For general information on this series: Zaregoto entry
This review is for the second volume of the Zaregoto Series by Nisio Isin (with art by Take). The English edition was released by Del Rey in December 2010, and that was the end of their run with the series (out of nine total volumes from Japan). Vertical will be releasing the first volume of Zaregoto (The Kubikiri Cycle) soon, so perhaps if enough people buy that they’ll continue on with the rest of the series.
Here’s a novel I had been meaning to read and review for some time. I really enjoyed the first volume of Zaregoto, and consider it a must-read for any fans of mystery. This second volume is quite different from the first, and overall is probably the much better of the two. The writing for Kubishime Romanticist is perhaps the best I’ve seen in a light novel, in fact. But with all that said…

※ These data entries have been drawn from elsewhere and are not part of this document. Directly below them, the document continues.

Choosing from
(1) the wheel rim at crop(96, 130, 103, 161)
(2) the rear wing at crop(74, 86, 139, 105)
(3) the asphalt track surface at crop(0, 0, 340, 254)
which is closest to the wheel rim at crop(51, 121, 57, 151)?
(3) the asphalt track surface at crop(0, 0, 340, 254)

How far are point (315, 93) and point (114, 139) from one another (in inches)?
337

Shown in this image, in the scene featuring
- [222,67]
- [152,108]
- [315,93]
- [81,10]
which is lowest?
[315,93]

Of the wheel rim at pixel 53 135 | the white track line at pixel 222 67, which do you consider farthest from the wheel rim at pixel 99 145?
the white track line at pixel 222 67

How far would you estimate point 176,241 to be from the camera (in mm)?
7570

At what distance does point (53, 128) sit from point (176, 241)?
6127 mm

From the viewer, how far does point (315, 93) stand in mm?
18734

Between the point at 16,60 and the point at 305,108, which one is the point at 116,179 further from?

Good god. This story is brutal.
Kubishime Romanticist follows our curious protagonist Ii-chan (or “Ikkun” — his real name still left unspoken), now back at his university in Kyoto. In the first volume it was hinted that he was unusual, but for the most part he simply played the role of a passive observer until it came time to solve the whodunnit of that story. Surrounded by characters who were all geniuses among geniuses in their respective fields, he almost seemed like an average insert protagonist. The second volume of Zaregoto flips things around, and makes it abundantly clear that Ikkun is not an everyday person. I don’t want to go into too much detail here, because this is more or less what Kubishime Romanticist is all about: what kind of person Ikkun is, how he views the world, and why he lives the way he does.

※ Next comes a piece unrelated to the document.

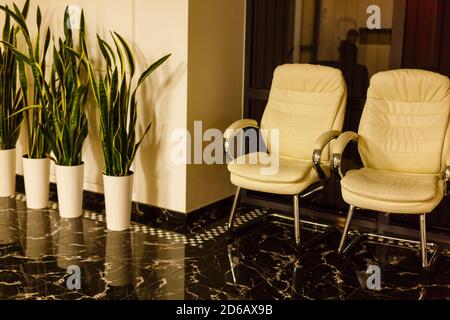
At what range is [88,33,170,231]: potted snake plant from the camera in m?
4.01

This story plays out quite differently from the first volume. The story starts off with a big conflict: a serial killer is on the loose in Kyoto! Several people have been stabbed to death. You would think this is the mystery Ikkun needs to solve — but no, the killer is very quickly revealed to us… and Ikkun kind of sort of befriends him? Yes, it’s that kind of book. A really uncomfortable one.
The real mystery begins when one of Ikkun’s acquaintances from the university is murdered (but not by the serial killer). Ikkun has four new (sort of) friends, and most of the book involves Ikkun chatting with them about light topics such as what it means to be human and the purpose of life and can we ever forgive ourselves for all the terrible things we do. This is perhaps what will make or break the book for readers: Nisio Isin’s penchant for long, drawn-out conversations. I personally found them interesting–and in a couple instances, downright fascinating–but I can understand some readers not being too excited to see how much more nihilistic the next chapter will be than the last one.
Definitely a great book for anyone looking for something completely different from other light novels. And perhaps even completely different from Nisio Isin’s other works. It’s a tough book to read, but a tough book to put down. Also well-worth noting is the translation, which felt like an A+ effort from start to finish. It’s a shame the series did not get more volumes translated and released, but in light of Vertical’s recent efforts, I’m going to go ahead and start hoping for more again.